Ok I checked my reciept and I got luck and I bought hurricane glass.  Next question is: Should I be pushing the air across the bulb or pulling it from the other side?


----------



## 4u2sm0ke (Mar 6, 2009)

hook exhaust to pull threw light


----------



## Lemmongrass (Mar 6, 2009)

you can buy tempered glass sheet for this. i too am interested in the a to you q


----------



## blowinsmoke (Mar 6, 2009)

That's probably been my issue.  One of many!  I've been pushing the air without much luck.  I'm in 5th week of flower, and I need to get my temps down.  Back to work tomorrow.


----------



## 4u2sm0ke (Mar 6, 2009)

lotek said:
			
		

> you can buy tempered glass sheet for this. i too am interested in the a to you q


 

It needs to be temperd glass lotek...regular glass will brake  or in my case shater  and leave glass every where :rofl:  buy a cool tube easy bake..good luck


----------



## blowinsmoke (Mar 6, 2009)

What I read in other threads is the hurricane glass from craft stores like Micheal"s is for lanterns so it can take the heat.  I hope I hope because that's what used when I built mine.


----------



## Lemmongrass (Mar 6, 2009)

lotek said:
			
		

> you can buy tempered glass sheet for this. i too am interested in the a to you q





			
				4u2sm0ke said:
			
		

> It needs to be temperd glass lotek...





Did i enter the twilight zone?


----------



## Hick (Mar 6, 2009)

..Yes.."hurricane glass" will take the heat, you're fine.


----------



## 4u2sm0ke (Mar 6, 2009)

lotek said:
			
		

> Did i enter the twilight zone?


 



:rofl:  you and me both Brother:giggle:


----------



## kalikisu (Mar 6, 2009)

blowinsmoke said:
			
		

> I was just looking at another thread and it was suggested that glass between the bulb and plant is bad.
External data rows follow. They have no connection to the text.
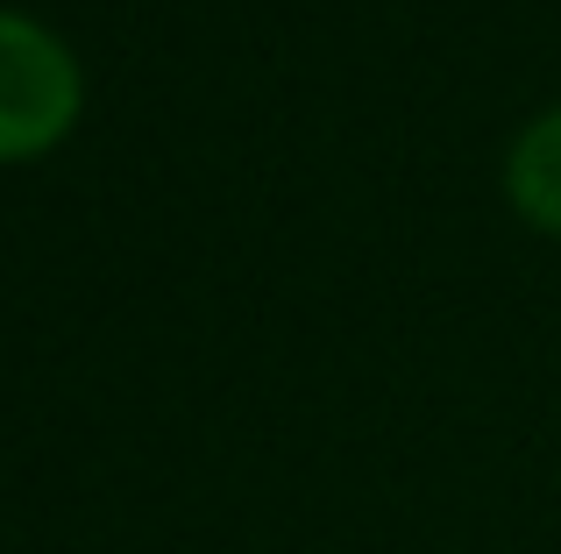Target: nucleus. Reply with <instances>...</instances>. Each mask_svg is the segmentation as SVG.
Wrapping results in <instances>:
<instances>
[{
    "label": "nucleus",
    "mask_w": 561,
    "mask_h": 554,
    "mask_svg": "<svg viewBox=\"0 0 561 554\" xmlns=\"http://www.w3.org/2000/svg\"><path fill=\"white\" fill-rule=\"evenodd\" d=\"M79 122V65L28 14H0V157H36Z\"/></svg>",
    "instance_id": "obj_1"
},
{
    "label": "nucleus",
    "mask_w": 561,
    "mask_h": 554,
    "mask_svg": "<svg viewBox=\"0 0 561 554\" xmlns=\"http://www.w3.org/2000/svg\"><path fill=\"white\" fill-rule=\"evenodd\" d=\"M505 185H512V207H519L526 221L548 228V235H561V107L540 114V122L512 142Z\"/></svg>",
    "instance_id": "obj_2"
}]
</instances>
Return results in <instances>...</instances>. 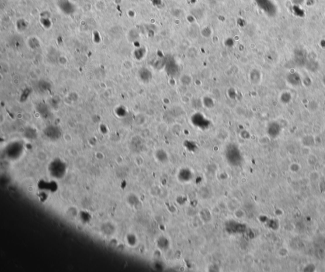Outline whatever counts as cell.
Wrapping results in <instances>:
<instances>
[{
    "label": "cell",
    "mask_w": 325,
    "mask_h": 272,
    "mask_svg": "<svg viewBox=\"0 0 325 272\" xmlns=\"http://www.w3.org/2000/svg\"><path fill=\"white\" fill-rule=\"evenodd\" d=\"M234 215L236 218H237L238 219H242L244 218V216H245V212H244L243 209L240 208H237L234 210Z\"/></svg>",
    "instance_id": "cell-1"
},
{
    "label": "cell",
    "mask_w": 325,
    "mask_h": 272,
    "mask_svg": "<svg viewBox=\"0 0 325 272\" xmlns=\"http://www.w3.org/2000/svg\"><path fill=\"white\" fill-rule=\"evenodd\" d=\"M293 2L296 4H301L304 2V0H293Z\"/></svg>",
    "instance_id": "cell-3"
},
{
    "label": "cell",
    "mask_w": 325,
    "mask_h": 272,
    "mask_svg": "<svg viewBox=\"0 0 325 272\" xmlns=\"http://www.w3.org/2000/svg\"><path fill=\"white\" fill-rule=\"evenodd\" d=\"M194 49H195V48H190V49L189 50V51H191V52H189V51H188V52H187V55H188V57H189V58H193V57H195L196 56L197 53H198V51H197V50H196V51H194V52H192V51H194Z\"/></svg>",
    "instance_id": "cell-2"
}]
</instances>
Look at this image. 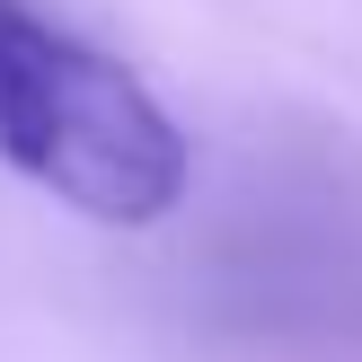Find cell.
Returning <instances> with one entry per match:
<instances>
[{
	"mask_svg": "<svg viewBox=\"0 0 362 362\" xmlns=\"http://www.w3.org/2000/svg\"><path fill=\"white\" fill-rule=\"evenodd\" d=\"M0 168L35 177L88 221H159L186 194L177 115L115 62L27 0H0Z\"/></svg>",
	"mask_w": 362,
	"mask_h": 362,
	"instance_id": "cell-1",
	"label": "cell"
}]
</instances>
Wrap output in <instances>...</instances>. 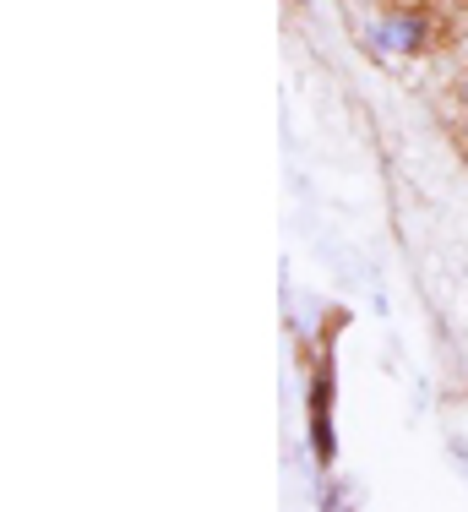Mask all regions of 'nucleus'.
Instances as JSON below:
<instances>
[{"mask_svg":"<svg viewBox=\"0 0 468 512\" xmlns=\"http://www.w3.org/2000/svg\"><path fill=\"white\" fill-rule=\"evenodd\" d=\"M425 39V22L414 17V11H392V17H381L371 28V44L381 55H414Z\"/></svg>","mask_w":468,"mask_h":512,"instance_id":"nucleus-1","label":"nucleus"}]
</instances>
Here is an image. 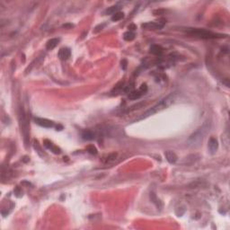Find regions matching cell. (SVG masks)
<instances>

Well as far as I know when using lights for my pet bearded dragon they say not to have glass or anything between the light and him. They say it messes with the spectrum. But with plants IDK.


----------



## blowinsmoke (Mar 7, 2009)

I beat the crap out of my plants today trying to build this thing.  I should have bent them and waited till next time.  I'm still to hot for winter, but it's a new room and my old was a whole basement.  I was lazy.  I need bigger fans.  Much bigger fans for summer


----------